Keras parity (Excel, Sheet 2)

Keras parity results are stored in an Excel workbook included with the package under:

inst/extdata/vsKeras/1000SEEDSRESULTSvsKeras/1000seedsKeras.xlsx

The file is accessed programmatically using system.file() to ensure CRAN-safe, cross-platform installation paths.

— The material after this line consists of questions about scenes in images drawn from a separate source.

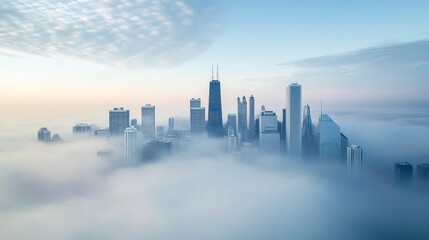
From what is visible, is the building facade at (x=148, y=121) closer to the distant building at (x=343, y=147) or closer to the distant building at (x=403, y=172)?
the distant building at (x=343, y=147)

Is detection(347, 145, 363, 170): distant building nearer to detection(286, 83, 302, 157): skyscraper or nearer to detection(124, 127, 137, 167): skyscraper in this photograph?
detection(286, 83, 302, 157): skyscraper

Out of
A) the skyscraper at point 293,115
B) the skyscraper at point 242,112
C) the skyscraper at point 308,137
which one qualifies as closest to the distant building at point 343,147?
the skyscraper at point 308,137

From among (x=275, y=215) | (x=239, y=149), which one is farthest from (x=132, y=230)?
(x=239, y=149)

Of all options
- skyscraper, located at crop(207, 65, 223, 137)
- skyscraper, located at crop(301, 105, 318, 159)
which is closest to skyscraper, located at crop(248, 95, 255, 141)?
skyscraper, located at crop(207, 65, 223, 137)

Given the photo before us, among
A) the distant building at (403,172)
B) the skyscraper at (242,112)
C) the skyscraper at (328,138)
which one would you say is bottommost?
the distant building at (403,172)

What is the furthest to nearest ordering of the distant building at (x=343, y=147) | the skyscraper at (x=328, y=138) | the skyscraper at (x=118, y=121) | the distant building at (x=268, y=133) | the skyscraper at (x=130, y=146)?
the skyscraper at (x=118, y=121), the distant building at (x=268, y=133), the skyscraper at (x=130, y=146), the skyscraper at (x=328, y=138), the distant building at (x=343, y=147)

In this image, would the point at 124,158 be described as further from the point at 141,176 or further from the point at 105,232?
the point at 105,232
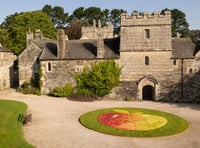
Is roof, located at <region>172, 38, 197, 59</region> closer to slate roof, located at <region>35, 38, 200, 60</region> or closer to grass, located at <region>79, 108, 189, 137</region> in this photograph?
slate roof, located at <region>35, 38, 200, 60</region>

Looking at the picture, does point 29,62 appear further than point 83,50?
Yes

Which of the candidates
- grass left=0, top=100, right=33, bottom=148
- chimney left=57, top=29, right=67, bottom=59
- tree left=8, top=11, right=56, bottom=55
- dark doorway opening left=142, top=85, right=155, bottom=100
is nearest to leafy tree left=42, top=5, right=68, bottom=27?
tree left=8, top=11, right=56, bottom=55

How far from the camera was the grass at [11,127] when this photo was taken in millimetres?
13195

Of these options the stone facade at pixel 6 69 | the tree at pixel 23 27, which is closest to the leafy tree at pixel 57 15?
the tree at pixel 23 27

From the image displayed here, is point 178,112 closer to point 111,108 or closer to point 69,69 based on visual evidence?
point 111,108

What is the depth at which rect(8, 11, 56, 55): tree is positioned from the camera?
158ft

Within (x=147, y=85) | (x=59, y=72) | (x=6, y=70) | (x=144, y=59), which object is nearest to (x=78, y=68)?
(x=59, y=72)

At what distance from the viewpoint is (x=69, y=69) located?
28.4 metres

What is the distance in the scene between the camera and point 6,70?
37.1 metres

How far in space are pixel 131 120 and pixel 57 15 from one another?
79.5m

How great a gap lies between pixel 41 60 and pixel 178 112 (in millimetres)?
16926

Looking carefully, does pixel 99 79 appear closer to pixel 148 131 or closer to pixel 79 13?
pixel 148 131

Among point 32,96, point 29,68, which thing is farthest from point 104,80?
point 29,68

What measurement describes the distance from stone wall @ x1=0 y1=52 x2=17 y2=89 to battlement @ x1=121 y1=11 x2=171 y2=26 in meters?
20.0
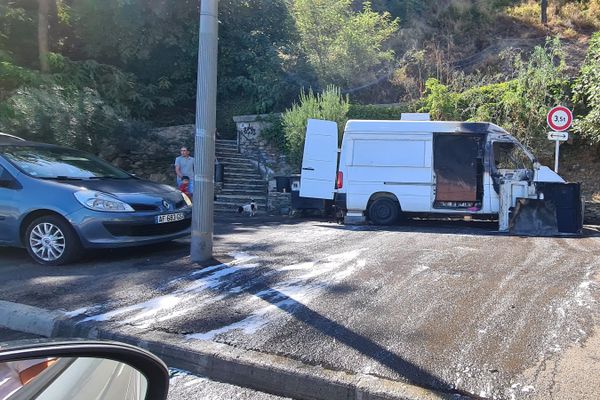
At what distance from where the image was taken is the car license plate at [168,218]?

if (!requireNamespace("readxl", quietly = TRUE)) {
  message("Skipping keras-summary chunk: 'readxl' not installed.")
} else {
  keras_path <- system.file(
    "extdata", "vsKeras", "1000SEEDSRESULTSvsKeras", "1000seedsKeras.xlsx",
    package = "DDESONN"
  )

  if (nzchar(keras_path) && file.exists(keras_path)) {
    keras_stats <- readxl::read_excel(keras_path, sheet = 2)
    .vtbl(keras_stats, title = "Keras — 1000-seed summary (Sheet 2)")
  } else {
    cat("Keras Excel not found in installed package.\n")
  }
}
#> Keras Excel not found in installed package.

Reproducibility notes

These results aggregate two 500-seed runs done locally.
A master seed was not set for those two original runs.
DDESONN now sets a master seed in TestDDESONN_1000seeds.R.
Keras parity sets a synchronized master seed in TestKeras_1000seeds.py.
Keras raw and summary outputs are compiled in 1000seedsKeras.xlsx under inst/extdata/vsKeras/1000SEEDSRESULTSvsKeras/.

Distributed execution (scaling note)

The results shown here were computed locally.

For large-scale experiments (hundreds to thousands of seeds), DDESONN can be executed in distributed environments to significantly reduce wall-clock time. Distributed tooling and development-stage orchestration scripts are maintained in the GitHub repository and intentionally excluded from the CRAN build so that this vignette remains focused on validated results and methodology.